Parece drástico, mas era assim que funcionava. O problema é hoje depois de tantas mudanças ainda existem racistas preconceituosos querendo alegar que os brancos são seres superiores aos negros. Uma recente pesquisa mostrou que a possibilidade de Jesus ser negro é muito grande. Os pesquisadores direcionaram os seus estudos á região africana onde ele nasceu. Convém perguntar então, se de fato o MESTRE DOS MESTRES for de cor escura, vai mudar alguma coisa na história da salvação? O pior preconceito está na cabeça das pessoas. Já abordamos em diversas crônicas sobre este tema. O mínimo exigido no momento é a questão do respeito.
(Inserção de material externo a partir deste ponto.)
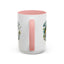 Father's Day Mug - Reel Great Dad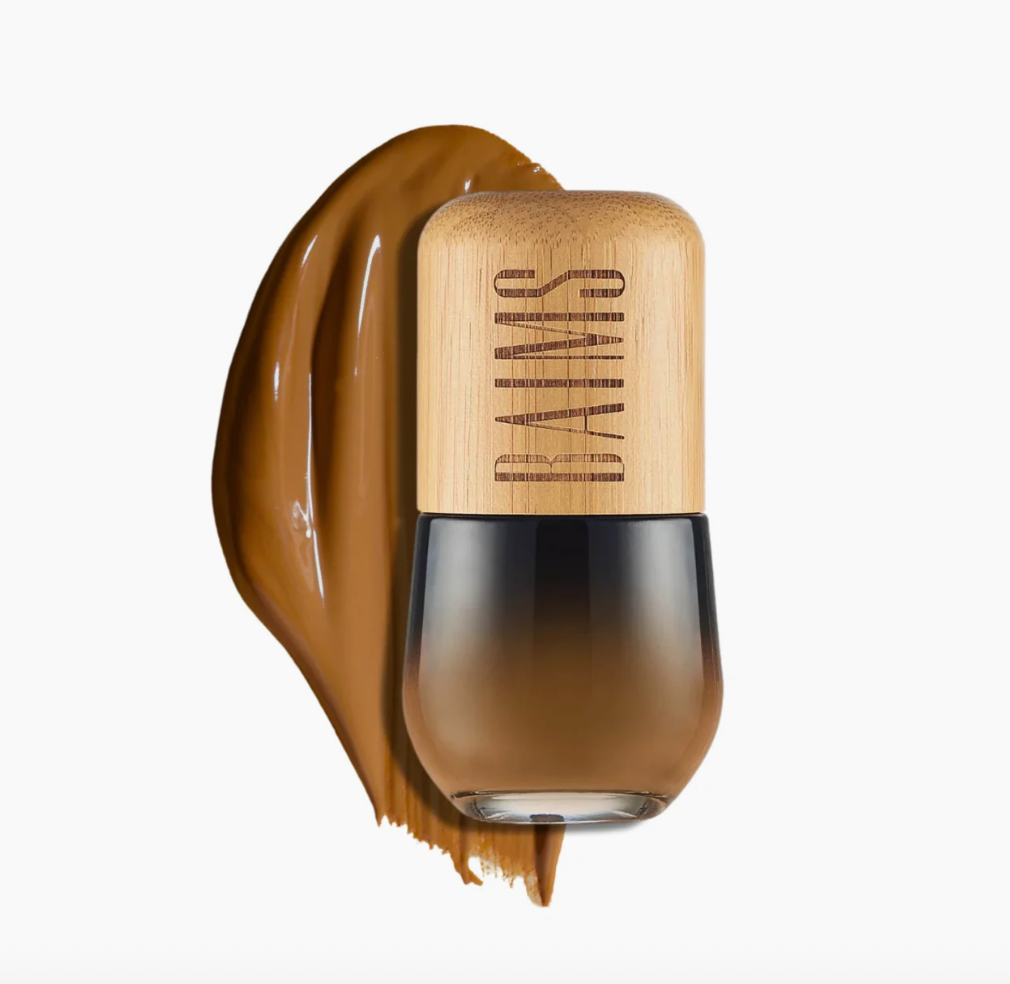 FLUID FOUNDATION EXCELLENT SKIN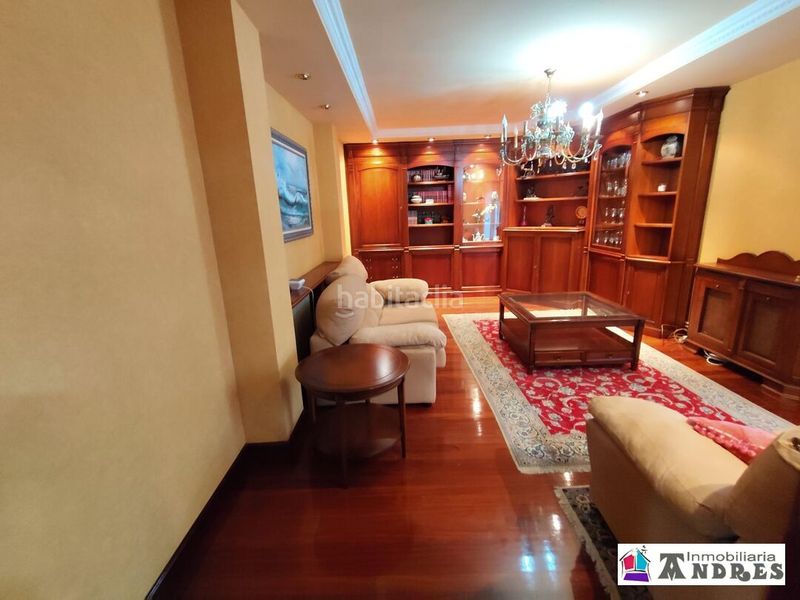 Foto f4dc47cd-9356-4cbf-9ed8-e5940a36228f. Piso artike en Bermeo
Do que adianta tanta separação se no fundo somos iguais, que o diga as ossadas armazenadas nos túmulos do cemitério.

A melhor maneira de encerrar seria trazer algumas frases deste ativista que mais pensou nos outros do que nele próprio: “A verdadeira medida de um homem não se vê na forma como se comporta em momentos de conforto e conveniência, mas em como se mantém em tempos de controvérsia e desafio”.  “O que me preocupa não é o grito dos maus, mas o silêncio dos bons”. “Pouca coisa é necessária para transformar inteiramente uma vida: amor no coração e sorriso nos lábios”. E assim a gente fecha o tema de hoje. Inspirados em Martin Luther king batalhemos sempre também pela paz social e a harmonia entre as pessoas.